_WORK TO BE COMPLETED_
Only the lines from the one containing "How far are" through the final line of the material below should be output, exactly as they stand.

_DATASET_
════
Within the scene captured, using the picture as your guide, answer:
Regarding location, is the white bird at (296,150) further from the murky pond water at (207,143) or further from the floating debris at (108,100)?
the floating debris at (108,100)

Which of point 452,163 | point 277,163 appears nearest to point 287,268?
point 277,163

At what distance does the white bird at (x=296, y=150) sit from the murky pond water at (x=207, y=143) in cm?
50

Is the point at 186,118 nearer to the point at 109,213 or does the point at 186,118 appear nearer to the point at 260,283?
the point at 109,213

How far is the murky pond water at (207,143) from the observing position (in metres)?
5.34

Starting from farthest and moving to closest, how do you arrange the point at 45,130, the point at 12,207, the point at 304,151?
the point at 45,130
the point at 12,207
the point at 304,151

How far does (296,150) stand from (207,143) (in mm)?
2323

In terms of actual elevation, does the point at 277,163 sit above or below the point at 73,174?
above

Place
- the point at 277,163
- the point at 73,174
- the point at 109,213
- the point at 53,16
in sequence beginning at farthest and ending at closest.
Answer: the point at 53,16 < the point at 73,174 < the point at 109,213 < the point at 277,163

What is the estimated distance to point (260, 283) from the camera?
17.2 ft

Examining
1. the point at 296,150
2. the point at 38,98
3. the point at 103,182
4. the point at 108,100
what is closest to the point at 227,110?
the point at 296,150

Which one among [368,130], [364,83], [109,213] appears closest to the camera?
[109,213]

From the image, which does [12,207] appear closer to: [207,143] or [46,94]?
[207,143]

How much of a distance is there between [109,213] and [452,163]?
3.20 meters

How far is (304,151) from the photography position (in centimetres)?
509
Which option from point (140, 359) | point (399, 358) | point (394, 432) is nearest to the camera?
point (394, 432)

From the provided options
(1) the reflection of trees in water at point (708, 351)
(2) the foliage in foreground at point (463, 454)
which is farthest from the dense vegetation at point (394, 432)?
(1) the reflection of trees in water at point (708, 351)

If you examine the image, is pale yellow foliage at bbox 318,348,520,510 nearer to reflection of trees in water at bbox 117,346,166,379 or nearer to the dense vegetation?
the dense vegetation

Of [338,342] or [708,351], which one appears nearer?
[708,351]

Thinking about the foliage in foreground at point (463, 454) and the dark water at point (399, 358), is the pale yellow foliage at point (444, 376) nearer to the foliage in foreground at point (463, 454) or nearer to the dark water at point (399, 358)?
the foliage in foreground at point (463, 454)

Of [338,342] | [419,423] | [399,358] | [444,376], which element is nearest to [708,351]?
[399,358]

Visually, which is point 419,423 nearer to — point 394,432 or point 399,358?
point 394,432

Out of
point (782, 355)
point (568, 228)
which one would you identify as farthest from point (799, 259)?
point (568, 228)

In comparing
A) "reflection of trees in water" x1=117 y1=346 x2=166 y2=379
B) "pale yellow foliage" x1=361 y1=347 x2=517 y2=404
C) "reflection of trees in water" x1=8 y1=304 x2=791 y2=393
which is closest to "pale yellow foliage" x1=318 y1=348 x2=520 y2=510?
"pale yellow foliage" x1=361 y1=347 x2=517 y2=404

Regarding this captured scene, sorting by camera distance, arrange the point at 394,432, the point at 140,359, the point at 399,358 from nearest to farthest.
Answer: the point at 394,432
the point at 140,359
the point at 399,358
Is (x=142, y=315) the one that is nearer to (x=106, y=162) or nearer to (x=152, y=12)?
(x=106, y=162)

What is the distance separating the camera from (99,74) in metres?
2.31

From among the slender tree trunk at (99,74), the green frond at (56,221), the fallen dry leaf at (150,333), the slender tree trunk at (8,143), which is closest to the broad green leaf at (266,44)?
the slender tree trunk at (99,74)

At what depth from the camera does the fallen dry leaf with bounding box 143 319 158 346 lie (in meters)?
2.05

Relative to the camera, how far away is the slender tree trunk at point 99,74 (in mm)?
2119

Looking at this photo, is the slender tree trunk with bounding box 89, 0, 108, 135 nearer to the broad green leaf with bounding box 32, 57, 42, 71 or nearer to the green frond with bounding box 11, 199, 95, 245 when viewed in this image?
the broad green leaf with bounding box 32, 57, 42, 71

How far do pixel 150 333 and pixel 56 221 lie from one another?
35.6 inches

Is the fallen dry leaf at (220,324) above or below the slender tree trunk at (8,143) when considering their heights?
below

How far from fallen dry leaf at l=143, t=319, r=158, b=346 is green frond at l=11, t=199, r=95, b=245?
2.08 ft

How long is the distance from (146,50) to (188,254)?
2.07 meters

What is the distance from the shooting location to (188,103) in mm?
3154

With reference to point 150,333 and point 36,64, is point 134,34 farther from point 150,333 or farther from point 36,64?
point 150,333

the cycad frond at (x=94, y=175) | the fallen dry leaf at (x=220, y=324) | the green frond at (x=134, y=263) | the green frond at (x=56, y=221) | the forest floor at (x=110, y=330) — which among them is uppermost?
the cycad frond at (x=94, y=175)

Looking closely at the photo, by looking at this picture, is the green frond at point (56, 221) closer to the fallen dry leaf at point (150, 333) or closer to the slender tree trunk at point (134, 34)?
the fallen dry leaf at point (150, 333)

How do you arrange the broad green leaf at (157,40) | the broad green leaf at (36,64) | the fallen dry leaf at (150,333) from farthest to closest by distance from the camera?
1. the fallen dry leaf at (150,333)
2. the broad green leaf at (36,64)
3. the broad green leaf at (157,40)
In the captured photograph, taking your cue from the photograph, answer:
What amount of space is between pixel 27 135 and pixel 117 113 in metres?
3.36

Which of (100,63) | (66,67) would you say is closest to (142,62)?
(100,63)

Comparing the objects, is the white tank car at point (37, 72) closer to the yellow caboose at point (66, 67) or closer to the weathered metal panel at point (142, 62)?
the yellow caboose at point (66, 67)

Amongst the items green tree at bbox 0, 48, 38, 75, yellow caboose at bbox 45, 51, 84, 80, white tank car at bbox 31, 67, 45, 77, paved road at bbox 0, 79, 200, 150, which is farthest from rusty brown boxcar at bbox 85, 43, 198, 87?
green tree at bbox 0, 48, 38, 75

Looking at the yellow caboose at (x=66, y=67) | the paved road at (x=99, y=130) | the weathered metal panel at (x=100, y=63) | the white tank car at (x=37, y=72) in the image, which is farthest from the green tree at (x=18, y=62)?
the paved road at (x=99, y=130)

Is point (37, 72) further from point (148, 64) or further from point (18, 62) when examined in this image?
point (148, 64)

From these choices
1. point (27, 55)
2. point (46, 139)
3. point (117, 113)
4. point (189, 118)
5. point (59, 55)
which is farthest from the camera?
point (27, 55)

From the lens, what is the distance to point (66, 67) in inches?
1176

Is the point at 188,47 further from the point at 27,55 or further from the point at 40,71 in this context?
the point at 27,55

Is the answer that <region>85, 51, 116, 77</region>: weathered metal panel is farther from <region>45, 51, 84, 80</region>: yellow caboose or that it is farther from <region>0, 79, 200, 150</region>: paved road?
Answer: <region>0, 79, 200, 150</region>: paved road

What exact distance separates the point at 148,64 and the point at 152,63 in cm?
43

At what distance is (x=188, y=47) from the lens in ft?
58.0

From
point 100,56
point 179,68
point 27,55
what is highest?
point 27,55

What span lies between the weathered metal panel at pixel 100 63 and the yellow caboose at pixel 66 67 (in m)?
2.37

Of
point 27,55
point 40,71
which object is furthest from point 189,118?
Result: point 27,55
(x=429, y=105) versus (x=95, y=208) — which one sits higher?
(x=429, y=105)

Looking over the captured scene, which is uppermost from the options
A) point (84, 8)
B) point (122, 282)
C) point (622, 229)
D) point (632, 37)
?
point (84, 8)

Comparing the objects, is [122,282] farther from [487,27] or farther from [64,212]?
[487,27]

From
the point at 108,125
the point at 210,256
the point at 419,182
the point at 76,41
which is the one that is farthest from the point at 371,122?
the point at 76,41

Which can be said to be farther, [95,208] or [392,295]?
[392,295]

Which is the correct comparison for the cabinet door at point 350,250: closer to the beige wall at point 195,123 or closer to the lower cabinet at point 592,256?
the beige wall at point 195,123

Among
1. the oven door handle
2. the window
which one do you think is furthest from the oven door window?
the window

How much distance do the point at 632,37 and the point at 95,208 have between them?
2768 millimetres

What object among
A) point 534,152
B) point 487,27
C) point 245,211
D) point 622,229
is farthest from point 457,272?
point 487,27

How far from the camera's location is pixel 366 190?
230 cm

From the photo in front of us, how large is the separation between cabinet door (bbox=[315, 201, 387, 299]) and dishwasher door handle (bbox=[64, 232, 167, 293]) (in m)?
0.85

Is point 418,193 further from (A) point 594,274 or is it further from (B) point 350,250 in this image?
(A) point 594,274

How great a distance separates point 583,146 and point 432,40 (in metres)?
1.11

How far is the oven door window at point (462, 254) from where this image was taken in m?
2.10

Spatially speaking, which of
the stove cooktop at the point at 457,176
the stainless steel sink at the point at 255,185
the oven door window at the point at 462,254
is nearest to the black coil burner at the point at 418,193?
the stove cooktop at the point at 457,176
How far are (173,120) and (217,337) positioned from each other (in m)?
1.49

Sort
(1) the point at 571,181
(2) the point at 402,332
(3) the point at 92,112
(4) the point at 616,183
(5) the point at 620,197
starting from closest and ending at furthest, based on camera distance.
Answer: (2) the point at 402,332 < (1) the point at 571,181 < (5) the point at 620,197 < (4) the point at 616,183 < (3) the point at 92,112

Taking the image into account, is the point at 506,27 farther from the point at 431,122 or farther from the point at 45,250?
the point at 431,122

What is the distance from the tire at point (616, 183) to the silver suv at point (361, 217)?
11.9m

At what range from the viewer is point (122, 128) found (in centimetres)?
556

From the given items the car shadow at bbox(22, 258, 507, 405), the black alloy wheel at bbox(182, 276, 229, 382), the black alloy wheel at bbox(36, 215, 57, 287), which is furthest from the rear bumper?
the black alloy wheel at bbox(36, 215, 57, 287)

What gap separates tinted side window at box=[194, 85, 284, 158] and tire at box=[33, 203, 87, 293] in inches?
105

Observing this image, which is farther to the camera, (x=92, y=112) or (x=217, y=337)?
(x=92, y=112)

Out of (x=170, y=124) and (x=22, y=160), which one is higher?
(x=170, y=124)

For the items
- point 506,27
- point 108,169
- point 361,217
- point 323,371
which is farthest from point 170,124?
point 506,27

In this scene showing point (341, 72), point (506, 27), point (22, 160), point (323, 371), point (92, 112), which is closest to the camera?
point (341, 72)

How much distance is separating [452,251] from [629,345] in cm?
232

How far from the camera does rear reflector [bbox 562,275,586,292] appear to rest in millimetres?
════
_RESULT_
How far are (173,120) and (217,337) positioned from each other (in m)?
1.49

Sort
(1) the point at 571,181
(2) the point at 402,332
(3) the point at 92,112
(4) the point at 616,183
(5) the point at 620,197
starting from closest and ending at furthest, based on camera distance.
Answer: (2) the point at 402,332 < (1) the point at 571,181 < (5) the point at 620,197 < (4) the point at 616,183 < (3) the point at 92,112

Taking the image into account, is the point at 506,27 farther from the point at 431,122 or farther from the point at 45,250?
the point at 431,122

What is the distance from the tire at point (616, 183) to the silver suv at point (361, 217)?
11.9m

At what range from the viewer is point (122, 128) found (in centimetres)?
556

From the given items the car shadow at bbox(22, 258, 507, 405), the black alloy wheel at bbox(182, 276, 229, 382), the black alloy wheel at bbox(36, 215, 57, 287), which is furthest from the rear bumper?
the black alloy wheel at bbox(36, 215, 57, 287)

What gap separates tinted side window at box=[194, 85, 284, 158] and tire at box=[33, 203, 87, 293] in inches?
105

Observing this image, which is farther to the camera, (x=92, y=112) or (x=217, y=337)?
(x=92, y=112)

Out of (x=170, y=124) and (x=22, y=160), which one is higher?
(x=170, y=124)

For the items
- point 506,27
- point 108,169
- point 361,217
- point 323,371
which is farthest from point 170,124?
point 506,27

In this scene showing point (341, 72), point (506, 27), point (22, 160), point (323, 371), point (92, 112), which is closest to the camera?
point (341, 72)

How much distance is separating [452,251] from [629,345] in cm?
232

How far from the camera does rear reflector [bbox 562,275,586,292] appear to rest in millimetres?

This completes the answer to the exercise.